If you have concerns, exploring your child’s search history may be eye opening regarding these sites and other weight loss sites they have been exploring.

Just like addiction, Eating Disorders can be a lifelong recovery process with the risk of some relapses in the process. Just like addiction, Eating Disorders come with a high level of denial, manipulative behaviors to maintain the disorder, and justification of their behaviors.

There are inpatient and outpatient clinics specific to the treatment of eating disorders. There are support groups, unlike ProAna and ProMia groups, focused on recovery. Eating Disorders can be difficult to watch in the people we care about. It can bring about anger and fears in the loved ones of those struggling with this condition. There is significant information to help understand Anorexia and Bulimia.

This article was broken up into two separate articles; Understanding Eating Disorders and Prevention of Eating Disorders.
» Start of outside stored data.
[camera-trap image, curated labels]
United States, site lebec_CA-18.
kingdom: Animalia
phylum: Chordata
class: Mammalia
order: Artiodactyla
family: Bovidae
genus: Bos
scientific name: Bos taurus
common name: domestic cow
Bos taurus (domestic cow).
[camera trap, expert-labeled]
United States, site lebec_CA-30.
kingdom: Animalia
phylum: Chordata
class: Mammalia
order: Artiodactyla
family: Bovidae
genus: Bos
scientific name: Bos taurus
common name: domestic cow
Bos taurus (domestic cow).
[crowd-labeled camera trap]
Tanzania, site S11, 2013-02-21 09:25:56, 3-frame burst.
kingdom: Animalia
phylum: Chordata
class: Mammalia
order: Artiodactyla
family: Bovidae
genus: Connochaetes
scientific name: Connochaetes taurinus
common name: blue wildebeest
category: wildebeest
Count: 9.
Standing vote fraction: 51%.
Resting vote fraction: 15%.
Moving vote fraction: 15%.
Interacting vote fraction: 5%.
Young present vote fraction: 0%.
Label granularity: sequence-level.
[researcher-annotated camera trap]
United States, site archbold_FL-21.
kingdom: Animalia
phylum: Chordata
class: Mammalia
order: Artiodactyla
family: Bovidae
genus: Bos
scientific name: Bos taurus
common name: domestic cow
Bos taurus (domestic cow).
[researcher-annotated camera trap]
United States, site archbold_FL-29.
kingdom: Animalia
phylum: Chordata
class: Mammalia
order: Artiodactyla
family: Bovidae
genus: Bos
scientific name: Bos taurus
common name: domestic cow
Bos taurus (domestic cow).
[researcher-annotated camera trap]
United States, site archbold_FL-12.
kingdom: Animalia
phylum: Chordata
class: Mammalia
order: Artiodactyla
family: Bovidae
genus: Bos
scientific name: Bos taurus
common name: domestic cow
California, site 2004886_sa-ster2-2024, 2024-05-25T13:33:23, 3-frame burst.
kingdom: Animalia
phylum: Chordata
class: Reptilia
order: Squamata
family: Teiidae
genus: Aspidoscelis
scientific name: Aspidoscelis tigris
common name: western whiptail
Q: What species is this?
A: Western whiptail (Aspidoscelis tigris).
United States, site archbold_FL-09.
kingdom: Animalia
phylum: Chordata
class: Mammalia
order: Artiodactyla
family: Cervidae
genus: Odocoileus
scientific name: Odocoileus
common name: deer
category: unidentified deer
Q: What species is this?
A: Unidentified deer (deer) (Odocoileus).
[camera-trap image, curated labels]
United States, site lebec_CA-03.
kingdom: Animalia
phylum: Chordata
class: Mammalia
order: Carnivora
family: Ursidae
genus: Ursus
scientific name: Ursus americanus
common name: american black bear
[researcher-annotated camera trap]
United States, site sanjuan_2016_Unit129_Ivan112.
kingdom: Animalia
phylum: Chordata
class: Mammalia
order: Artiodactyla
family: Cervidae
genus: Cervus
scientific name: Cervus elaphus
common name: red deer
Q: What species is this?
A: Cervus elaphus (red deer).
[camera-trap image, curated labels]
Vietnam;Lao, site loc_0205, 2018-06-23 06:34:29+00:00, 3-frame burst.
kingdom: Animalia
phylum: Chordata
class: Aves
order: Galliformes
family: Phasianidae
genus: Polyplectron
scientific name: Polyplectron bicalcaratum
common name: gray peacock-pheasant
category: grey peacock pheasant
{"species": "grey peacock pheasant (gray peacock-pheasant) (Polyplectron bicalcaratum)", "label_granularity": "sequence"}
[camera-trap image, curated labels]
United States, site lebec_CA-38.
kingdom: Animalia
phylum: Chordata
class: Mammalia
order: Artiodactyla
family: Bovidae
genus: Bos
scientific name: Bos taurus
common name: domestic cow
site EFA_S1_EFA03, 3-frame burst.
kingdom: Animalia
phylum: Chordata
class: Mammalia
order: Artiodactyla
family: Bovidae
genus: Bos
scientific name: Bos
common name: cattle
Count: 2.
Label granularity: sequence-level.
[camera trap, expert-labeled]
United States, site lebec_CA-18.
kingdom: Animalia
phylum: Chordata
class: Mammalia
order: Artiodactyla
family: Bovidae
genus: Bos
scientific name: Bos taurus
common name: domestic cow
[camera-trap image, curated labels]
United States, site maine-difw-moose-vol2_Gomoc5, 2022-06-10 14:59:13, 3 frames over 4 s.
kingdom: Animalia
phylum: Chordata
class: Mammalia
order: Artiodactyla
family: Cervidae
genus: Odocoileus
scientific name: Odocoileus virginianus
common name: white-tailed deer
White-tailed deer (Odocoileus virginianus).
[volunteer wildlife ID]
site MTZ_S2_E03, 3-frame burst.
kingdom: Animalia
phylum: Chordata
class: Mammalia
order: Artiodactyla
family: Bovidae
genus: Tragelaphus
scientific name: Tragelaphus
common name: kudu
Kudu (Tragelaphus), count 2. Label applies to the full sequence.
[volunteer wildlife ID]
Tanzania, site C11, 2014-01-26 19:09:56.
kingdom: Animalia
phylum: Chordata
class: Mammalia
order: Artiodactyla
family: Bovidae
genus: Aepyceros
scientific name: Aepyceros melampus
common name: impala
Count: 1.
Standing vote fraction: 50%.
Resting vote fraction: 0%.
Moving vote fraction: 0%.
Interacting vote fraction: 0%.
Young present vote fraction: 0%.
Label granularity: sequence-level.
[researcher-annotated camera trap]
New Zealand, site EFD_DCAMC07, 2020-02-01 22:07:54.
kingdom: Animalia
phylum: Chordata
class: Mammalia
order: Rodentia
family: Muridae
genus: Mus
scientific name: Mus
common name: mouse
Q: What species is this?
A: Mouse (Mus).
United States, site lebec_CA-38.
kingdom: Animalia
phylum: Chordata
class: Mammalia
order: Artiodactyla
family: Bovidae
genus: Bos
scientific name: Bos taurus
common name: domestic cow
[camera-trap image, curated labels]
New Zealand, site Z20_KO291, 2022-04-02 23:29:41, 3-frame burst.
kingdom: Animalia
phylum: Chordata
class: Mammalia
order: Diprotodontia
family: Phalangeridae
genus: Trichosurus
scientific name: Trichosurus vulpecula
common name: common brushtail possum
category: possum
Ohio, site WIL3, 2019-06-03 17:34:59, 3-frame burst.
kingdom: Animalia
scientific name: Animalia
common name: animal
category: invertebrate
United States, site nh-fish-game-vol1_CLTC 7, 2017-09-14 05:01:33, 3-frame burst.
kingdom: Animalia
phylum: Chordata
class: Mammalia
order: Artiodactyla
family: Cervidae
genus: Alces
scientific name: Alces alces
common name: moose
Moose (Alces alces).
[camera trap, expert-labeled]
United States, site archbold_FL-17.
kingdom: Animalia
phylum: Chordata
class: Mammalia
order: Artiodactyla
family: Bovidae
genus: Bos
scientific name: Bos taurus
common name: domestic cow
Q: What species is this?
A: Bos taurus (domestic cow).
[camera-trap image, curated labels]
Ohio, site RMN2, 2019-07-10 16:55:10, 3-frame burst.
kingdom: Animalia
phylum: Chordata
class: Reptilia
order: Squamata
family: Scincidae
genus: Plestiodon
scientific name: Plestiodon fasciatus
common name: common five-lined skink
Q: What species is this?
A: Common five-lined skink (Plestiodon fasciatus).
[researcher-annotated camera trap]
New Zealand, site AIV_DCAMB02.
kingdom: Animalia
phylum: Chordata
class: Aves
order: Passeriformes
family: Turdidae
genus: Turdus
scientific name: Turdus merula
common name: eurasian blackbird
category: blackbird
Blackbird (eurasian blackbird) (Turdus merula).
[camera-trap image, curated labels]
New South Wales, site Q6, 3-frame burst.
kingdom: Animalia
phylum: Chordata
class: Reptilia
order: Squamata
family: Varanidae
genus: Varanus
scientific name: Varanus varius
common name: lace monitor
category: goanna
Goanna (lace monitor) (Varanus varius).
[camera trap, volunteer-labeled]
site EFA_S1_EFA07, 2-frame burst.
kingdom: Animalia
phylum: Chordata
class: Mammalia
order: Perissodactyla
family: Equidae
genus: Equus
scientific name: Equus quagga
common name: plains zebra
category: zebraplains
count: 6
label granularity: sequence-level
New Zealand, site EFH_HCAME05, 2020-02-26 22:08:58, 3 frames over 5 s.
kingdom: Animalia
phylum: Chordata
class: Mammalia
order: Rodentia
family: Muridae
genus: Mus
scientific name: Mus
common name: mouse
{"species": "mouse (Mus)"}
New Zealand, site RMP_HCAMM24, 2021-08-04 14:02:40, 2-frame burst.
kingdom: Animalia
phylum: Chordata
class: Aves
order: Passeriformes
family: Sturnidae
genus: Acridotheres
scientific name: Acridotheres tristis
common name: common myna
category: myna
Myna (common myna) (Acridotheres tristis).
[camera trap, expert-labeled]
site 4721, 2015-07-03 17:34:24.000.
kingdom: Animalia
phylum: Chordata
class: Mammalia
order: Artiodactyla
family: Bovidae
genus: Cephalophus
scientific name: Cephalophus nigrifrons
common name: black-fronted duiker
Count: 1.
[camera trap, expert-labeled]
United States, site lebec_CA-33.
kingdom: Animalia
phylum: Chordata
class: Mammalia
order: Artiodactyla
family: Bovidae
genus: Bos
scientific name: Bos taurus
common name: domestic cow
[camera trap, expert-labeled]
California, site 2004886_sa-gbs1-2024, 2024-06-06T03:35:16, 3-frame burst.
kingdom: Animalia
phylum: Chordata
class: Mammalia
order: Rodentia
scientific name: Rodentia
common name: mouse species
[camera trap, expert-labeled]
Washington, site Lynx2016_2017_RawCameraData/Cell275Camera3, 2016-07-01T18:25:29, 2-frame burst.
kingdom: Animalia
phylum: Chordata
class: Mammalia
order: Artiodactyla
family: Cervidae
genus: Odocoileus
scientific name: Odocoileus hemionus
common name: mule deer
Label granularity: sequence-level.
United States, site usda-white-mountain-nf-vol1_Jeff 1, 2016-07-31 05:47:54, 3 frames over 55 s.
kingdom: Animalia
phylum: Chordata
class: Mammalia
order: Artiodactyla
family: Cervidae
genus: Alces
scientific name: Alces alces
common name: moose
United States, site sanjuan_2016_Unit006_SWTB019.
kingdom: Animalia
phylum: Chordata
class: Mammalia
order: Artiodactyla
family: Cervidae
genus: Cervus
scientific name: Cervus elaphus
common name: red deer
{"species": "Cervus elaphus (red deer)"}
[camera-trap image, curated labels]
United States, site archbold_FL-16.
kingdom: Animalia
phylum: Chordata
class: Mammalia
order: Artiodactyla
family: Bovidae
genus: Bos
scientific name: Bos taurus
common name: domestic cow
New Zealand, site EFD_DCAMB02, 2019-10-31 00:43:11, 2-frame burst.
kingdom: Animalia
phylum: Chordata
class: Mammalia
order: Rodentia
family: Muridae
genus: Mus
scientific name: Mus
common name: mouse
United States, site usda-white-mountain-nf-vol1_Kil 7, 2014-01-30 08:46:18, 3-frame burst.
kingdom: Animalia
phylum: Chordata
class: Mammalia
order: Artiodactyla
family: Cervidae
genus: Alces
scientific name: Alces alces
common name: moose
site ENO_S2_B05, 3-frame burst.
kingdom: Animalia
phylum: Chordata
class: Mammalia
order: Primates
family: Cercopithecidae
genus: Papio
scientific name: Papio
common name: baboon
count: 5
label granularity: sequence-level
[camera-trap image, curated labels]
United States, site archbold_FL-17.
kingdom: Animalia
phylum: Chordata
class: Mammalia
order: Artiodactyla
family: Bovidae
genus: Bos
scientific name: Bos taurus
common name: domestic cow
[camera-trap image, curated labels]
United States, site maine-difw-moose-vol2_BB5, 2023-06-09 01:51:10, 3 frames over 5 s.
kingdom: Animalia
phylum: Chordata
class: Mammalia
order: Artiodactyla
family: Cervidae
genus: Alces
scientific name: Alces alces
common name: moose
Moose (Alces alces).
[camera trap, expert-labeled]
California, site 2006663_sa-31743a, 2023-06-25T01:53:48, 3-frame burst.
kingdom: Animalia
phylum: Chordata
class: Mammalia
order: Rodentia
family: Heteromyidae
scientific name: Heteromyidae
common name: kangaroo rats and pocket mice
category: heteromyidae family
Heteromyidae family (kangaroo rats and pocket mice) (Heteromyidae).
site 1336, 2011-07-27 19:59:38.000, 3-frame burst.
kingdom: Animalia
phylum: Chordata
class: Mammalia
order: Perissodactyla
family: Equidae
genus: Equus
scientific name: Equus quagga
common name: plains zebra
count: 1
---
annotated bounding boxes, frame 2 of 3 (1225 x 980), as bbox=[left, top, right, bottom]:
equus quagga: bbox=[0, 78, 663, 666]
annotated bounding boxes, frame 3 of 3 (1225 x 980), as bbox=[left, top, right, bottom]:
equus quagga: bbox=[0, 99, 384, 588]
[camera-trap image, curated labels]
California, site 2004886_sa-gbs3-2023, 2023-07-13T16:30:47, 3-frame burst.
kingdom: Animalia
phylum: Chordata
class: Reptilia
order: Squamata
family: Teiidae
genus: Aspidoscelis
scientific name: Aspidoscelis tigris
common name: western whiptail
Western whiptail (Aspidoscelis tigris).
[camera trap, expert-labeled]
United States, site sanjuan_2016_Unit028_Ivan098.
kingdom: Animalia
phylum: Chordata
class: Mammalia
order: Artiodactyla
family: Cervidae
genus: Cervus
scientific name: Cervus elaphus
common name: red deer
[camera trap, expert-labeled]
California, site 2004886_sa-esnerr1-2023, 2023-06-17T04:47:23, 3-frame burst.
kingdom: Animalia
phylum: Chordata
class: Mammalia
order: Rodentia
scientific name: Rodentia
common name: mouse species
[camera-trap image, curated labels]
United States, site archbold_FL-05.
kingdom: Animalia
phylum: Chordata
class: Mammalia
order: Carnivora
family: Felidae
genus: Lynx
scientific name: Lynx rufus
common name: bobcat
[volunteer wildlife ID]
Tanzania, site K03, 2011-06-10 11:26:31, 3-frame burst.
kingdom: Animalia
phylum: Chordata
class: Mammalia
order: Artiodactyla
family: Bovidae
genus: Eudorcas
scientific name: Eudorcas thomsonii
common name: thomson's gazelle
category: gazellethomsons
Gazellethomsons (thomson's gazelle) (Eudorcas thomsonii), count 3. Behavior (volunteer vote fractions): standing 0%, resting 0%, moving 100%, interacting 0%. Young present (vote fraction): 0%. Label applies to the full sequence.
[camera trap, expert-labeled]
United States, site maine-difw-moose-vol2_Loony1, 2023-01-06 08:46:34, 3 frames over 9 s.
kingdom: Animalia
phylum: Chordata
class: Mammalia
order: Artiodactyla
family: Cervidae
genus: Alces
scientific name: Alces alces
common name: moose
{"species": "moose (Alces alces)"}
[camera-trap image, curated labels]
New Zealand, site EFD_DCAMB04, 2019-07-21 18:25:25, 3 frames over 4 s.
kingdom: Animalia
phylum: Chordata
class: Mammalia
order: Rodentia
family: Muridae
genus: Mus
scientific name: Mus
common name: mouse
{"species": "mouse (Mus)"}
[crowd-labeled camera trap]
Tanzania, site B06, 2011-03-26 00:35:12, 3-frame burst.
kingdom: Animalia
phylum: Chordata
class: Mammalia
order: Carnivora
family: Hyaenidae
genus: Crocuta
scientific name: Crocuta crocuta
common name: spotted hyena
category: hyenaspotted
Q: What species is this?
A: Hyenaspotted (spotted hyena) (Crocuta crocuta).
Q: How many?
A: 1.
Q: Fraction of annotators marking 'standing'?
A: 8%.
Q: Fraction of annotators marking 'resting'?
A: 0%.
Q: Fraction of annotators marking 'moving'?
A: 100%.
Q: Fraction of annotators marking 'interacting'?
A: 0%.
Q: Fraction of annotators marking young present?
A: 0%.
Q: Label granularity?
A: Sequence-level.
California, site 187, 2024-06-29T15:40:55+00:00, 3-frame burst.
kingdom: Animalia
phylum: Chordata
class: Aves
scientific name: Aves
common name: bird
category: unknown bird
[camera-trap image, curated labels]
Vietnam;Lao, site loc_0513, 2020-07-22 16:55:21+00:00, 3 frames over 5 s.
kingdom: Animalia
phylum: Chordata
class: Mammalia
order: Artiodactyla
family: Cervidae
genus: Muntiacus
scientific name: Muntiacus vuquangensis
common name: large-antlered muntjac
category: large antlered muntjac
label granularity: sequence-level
Click here to read about Prevention

Some quick tips to remember when dealing with the dynamics of an eating disorder:

  • Don’t engage in a power and control struggle as it may increase the severity

  • Remember, the desire for control is one facet feeding their behaviors. Don’t increase their resistance by constantly insisting that they eat.

  • Discussing food with someone who is food obsessed is not the best approach

  • Don’t express anger at them or withdraw; they already carry enough shame

  • Do try to express understanding of how they are feeling, identify the pressure our society unfairly places on them, and work together to find ways to improve their health and begin recovery.